Note: We are actively developing dedicated converters for MSstatsPTM. If you have data from a processing tool that does not have a dedicated converter in MSstatsPTM please add a github issue https://github.com/Vitek-Lab/MSstatsPTM/issues and we will add the converter.

The first step is to load in the raw dataset for both the PTM and Protein datasets. Each dataset can formatted using dedicated converters in MSstatsPTM, such as FragePipetoMSstatsPTMFormat. If there is not a dedicated converter for your tool in MSstatsPTM, you can alternatively leverage converters from base MSstats. If using converters from MSstats note they will need to be run both on the global protein and PTM datasets.

Please note for the PTM dataset, both the protein and modification site (or peptide), must be added into the ProteinName column. This allows for the package to summarize to the peptide level, and avoid the off chance there are matching peptides between proteins. For an example of how this can be done please see the code below.

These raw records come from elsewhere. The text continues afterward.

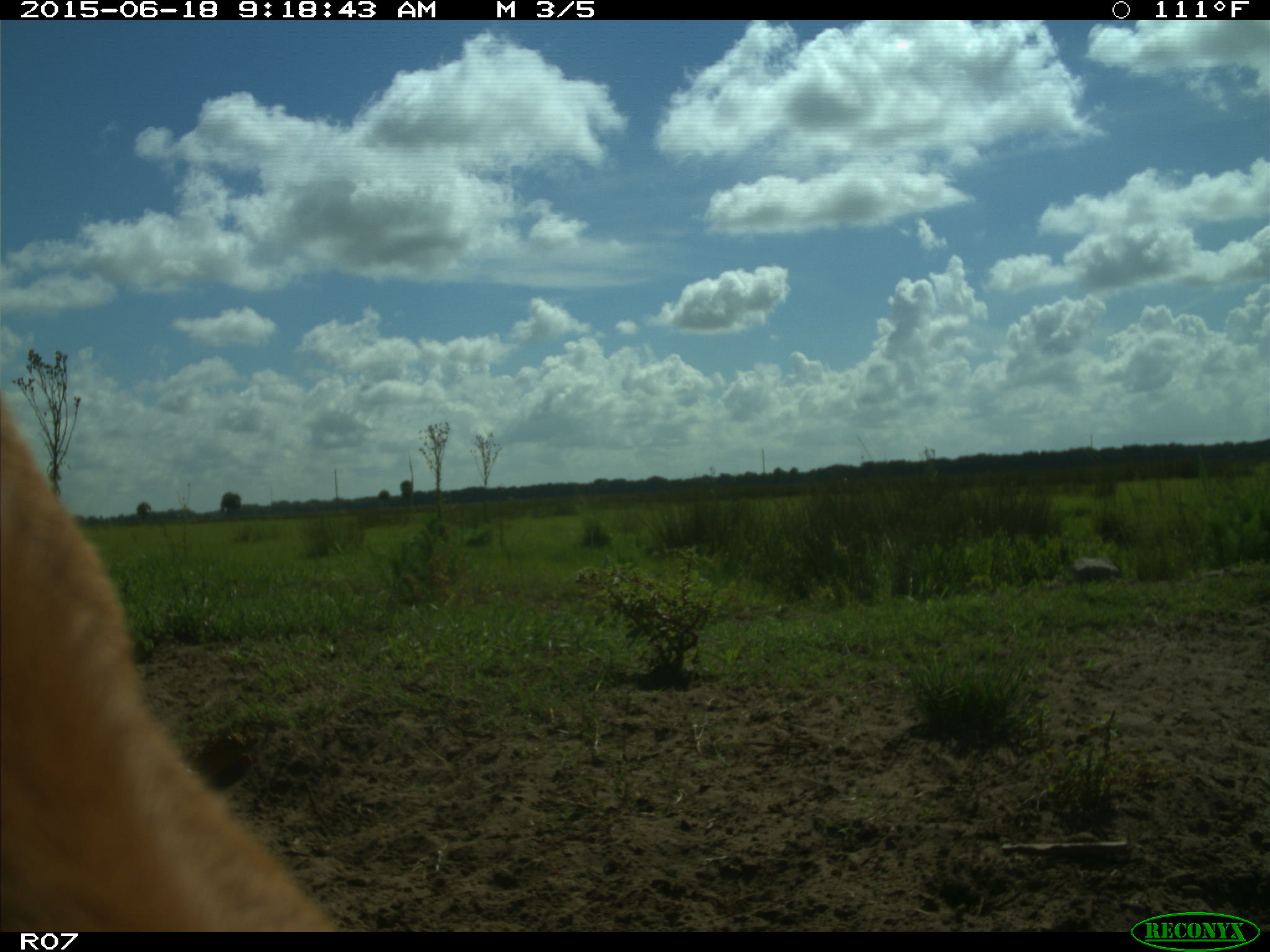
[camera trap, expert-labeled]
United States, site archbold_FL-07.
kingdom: Animalia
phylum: Chordata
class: Mammalia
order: Artiodactyla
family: Bovidae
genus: Bos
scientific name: Bos taurus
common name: domestic cow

The output of the converter is a list with two formatted data.tables. One each for the PTM and Protein datasets. If a global profiling run was not performed, the Protein data.table will just be NULL

1.1.1 MaxQuant - MaxQtoMSstatsPTMFormat

MSstatsPTM includes a dedicated converter for MaxQuant output. Experiments can be acquired with label-free or TMT labeling methods. No matter the experiment, we recommend using the evidence.txt file, and not a PTM specific file such as the Phospho (STY).txt file. The MaxQtoMSstatsPTMFormat converter includes a variety of parameters. Examples for processing a TMT and LF dataset can be seen below.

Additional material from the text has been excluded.